**Text shown:**
....
Where are all the extra allocations (which I assume are the reason for the slowdown) coming from?

The problem is that functions are automatically not specialized. You want `function inner(x,f::F) where F` Also, I would definitely recommend not defining the function in a loop.

3 Likes

I think I actually want `outer2(f::F) where F` - this fixes the issue, and the runtimes are about equal now.

For this MWE, I don’t see any difference in performance based on where I define the function. Why is it not recommended in general?

The function is independent of the loop iteration.

4 Likes

Yes, I realize it’s unnecessary to define it in the loop, but I’d like to understand specifically why it’s bad. e.g.,

• is it because it’s ugly or hard to read?
• is it b/c there are possible performance losses?

I’m not trying to argue that it’s good practice, but it would help me understand Julia better if I understood the consequences of doing dumb stuff like defining functions in loops.

I understand what you’re saying and I think it’s a good question to have answered. The 2 cents I gave was the only reason I could sufficiently articulate. I’ll leave it to those smarter than I to answer your latest inquiry.

2 Likes

Turns out that (yet again) the answer was lying in plain sight in the Performance Tips.

Julia avoids automatically specializing on argument type parameters in three specific cases: `Type` , `Function` , and `Vararg` . Julia will always specialize when the argument is used within the method, but not if the argument is just passed through to another function.
....
Reproduce the passage of the Julia forum thread above from "I’m not trying" to "the Performance Tips.".

**Data section:**
....
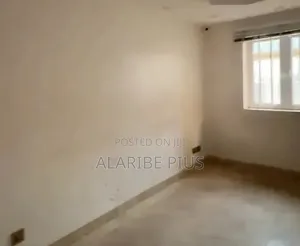 8 BDR. Detached Duplex/Office Complex 4 Sale at Wuse 2 Abuja, Nigeria.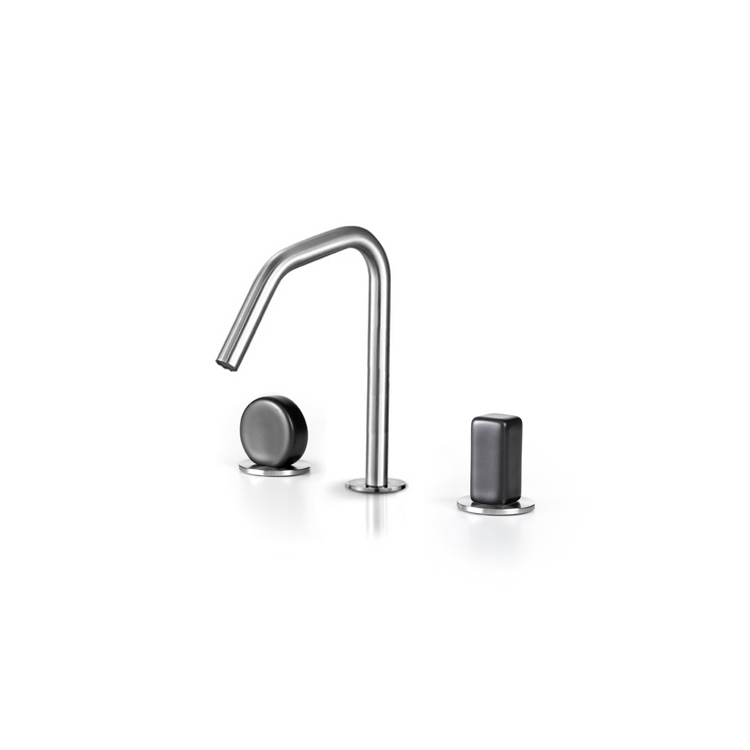 Смеситель на три отверстия для умывальника с изливом IOX205 linki 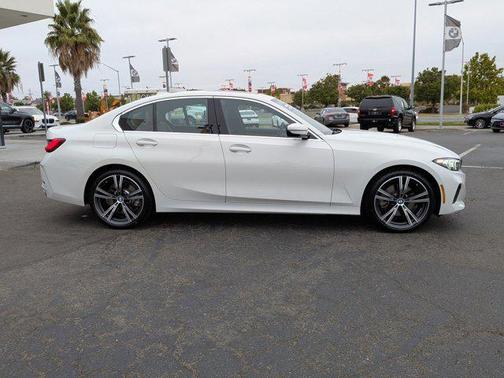 2024 BMW 330 i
....
**Your solution:**
I’m not trying to argue that it’s good practice, but it would help me understand Julia better if I understood the consequences of doing dumb stuff like defining functions in loops.

I understand what you’re saying and I think it’s a good question to have answered. The 2 cents I gave was the only reason I could sufficiently articulate. I’ll leave it to those smarter than I to answer your latest inquiry.

2 Likes

Turns out that (yet again) the answer was lying in plain sight in the Performance Tips.